[YOUR OBJECTIVE]:
Except for the pictures, retype the records that follow exactly.

======== PROVIDED MATERIAL

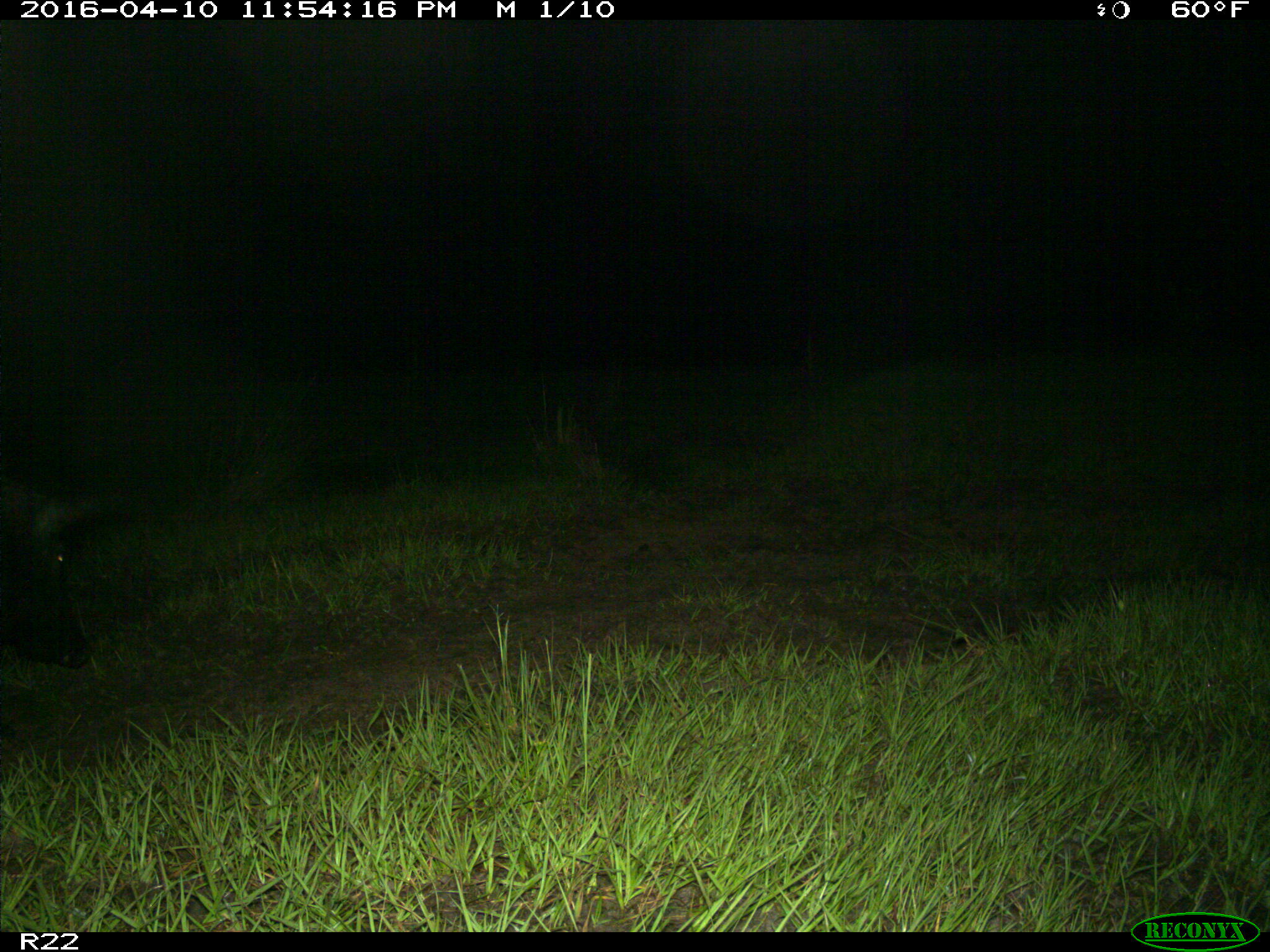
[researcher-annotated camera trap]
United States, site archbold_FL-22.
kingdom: Animalia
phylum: Chordata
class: Mammalia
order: Artiodactyla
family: Suidae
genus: Sus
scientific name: Sus scrofa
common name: wild boar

================

[RESULT]:
[researcher-annotated camera trap]
United States, site archbold_FL-22.
kingdom: Animalia
phylum: Chordata
class: Mammalia
order: Artiodactyla
family: Suidae
genus: Sus
scientific name: Sus scrofa
common name: wild boar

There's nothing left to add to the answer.